L'identità si conquista dunque nella scrittura che conserva la memoria del passato, fissa il presente e accoglie le fantasticherie del futuro. Grazie alla scrittura ci si dona l'illusione di scampare alla condanna del non più essere, ci si salva investendosi nel ruolo di personaggio principale del racconto della propria vita "un racconto a finale aperto, mai concluso mai definitivo". La fatica letteraria quindi sottrae al caos della realtà la propria esistenza e in quest'operazione scrittura privata, scrittura epistolare e scrittura letteraria si fondono. La letteratura corregge il reale come il ricordo corregge il passato ricomponendo gli avvenimenti, sempre grezzi, stonati e disordinati, in una superiore armonia che sfugge nell'atto e nel momento. La macchina disorganizzata della vita può ricomporsi solo attraverso la scrittura. I fatti in sé hanno così poca importanza che transiterebbero meccanicamente nella perfetta indifferenza nella vita dello scrittore per avviarsi all'oblio più assoluto se non intervenisse la scrittura a letteraturizzarli. Da queste considerazioni viene paradossalmente sovvertita da Svevo l’impostazione iniziale di critica nei confronti della letteratura. Da surrogato della vita quindi a mezzo d'elezione per superare i confini angusti dell'esistenza, i limiti dello spazio e del tempo.

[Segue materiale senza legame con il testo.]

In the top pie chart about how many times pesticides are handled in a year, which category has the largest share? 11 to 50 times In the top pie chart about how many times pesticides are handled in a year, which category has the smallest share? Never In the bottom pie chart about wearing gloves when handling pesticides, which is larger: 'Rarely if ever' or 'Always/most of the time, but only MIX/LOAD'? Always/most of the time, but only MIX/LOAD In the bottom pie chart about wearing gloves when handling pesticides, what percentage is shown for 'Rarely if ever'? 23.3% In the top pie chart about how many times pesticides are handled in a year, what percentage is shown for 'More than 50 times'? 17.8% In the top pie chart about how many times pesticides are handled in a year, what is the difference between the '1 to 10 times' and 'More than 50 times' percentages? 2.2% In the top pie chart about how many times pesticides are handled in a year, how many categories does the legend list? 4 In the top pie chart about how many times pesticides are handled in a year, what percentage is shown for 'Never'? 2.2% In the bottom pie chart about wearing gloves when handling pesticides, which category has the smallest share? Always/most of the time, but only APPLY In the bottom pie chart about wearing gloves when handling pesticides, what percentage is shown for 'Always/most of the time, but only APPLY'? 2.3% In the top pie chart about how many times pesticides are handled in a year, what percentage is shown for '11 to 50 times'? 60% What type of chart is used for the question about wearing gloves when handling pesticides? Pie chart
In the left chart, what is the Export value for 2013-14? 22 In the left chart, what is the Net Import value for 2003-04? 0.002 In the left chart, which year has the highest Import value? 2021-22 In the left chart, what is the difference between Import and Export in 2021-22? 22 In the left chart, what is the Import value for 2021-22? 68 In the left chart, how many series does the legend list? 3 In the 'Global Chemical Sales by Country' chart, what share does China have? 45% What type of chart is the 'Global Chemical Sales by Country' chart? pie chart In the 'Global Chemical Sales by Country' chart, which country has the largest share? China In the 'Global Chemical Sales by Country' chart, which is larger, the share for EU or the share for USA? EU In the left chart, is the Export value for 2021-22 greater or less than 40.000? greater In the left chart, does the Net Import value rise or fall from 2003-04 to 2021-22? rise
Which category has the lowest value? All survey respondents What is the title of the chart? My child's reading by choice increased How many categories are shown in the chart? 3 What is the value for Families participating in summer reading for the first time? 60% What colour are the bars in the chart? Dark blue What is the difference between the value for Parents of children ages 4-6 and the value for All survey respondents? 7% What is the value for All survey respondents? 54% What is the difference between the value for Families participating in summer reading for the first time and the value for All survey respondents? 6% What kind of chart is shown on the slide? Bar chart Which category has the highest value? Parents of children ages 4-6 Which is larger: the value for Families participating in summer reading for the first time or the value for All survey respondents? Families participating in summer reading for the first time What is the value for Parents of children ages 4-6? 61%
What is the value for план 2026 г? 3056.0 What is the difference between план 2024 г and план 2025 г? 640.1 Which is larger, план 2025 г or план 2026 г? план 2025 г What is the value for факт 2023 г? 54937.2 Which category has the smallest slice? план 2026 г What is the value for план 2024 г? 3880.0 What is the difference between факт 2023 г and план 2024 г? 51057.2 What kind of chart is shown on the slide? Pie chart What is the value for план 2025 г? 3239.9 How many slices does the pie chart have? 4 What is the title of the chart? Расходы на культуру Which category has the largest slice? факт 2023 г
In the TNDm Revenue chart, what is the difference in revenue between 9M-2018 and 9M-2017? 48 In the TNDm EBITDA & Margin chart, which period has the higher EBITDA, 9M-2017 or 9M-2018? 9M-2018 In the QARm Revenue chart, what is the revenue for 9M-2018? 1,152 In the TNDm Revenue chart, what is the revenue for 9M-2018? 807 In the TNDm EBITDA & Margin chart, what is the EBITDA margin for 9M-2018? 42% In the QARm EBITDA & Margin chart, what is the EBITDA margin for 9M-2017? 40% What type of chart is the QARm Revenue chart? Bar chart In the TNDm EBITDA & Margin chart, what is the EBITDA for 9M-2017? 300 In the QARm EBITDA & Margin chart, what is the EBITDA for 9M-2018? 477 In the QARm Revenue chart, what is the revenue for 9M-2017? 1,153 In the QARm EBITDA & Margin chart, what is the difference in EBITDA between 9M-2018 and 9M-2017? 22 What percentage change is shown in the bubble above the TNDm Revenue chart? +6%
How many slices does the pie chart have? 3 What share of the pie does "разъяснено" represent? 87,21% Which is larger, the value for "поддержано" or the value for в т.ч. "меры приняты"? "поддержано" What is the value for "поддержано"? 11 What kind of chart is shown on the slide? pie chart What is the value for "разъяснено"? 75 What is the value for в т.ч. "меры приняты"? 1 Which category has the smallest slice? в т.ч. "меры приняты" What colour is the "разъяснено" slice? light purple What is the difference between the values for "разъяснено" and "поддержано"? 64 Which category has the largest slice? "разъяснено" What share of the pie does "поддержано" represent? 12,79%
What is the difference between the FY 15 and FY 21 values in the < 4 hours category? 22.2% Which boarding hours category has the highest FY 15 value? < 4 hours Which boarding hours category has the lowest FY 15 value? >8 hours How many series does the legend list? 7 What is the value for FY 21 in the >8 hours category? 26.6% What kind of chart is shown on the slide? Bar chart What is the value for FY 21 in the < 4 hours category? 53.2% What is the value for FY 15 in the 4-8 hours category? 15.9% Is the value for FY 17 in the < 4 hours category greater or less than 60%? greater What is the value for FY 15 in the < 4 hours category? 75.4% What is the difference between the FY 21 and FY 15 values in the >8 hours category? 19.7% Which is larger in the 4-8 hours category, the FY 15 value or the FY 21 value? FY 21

     E' personale convinzione di chi scrive che la letteratura dovrebbe abbandonare le posizioni rinunciatarie e nichiliste che hanno connotato tanta cultura del secolo scorso e aprirsi a prospettive più costruttive e, se mi si consente la parola, che ai nostri giorni ha il sapore dell'eresia, ottimiste. Basta con l'infelicità, l'impotenza, tutta la gamma di frustrazioni insoddisfatte che grondano dalle opere che, a valanga, ci sommergono. La letteratura non dovrebbe nascere dal non aver vissuto ma dal voler ridelineare (sarà presunzione?) la vita secondo le idee di chi scrive. Concorderei con Svevo nell’affermazione che solo la letteratura può correggere la vita,  può riplasmare "l'orrida vita vera", ha quindi una funzione compensativa, niente affatto trascurabile che si giustifica e si scagiona da sé, rendendo in definitiva paradossalmente superiore la dimensione contemplativa.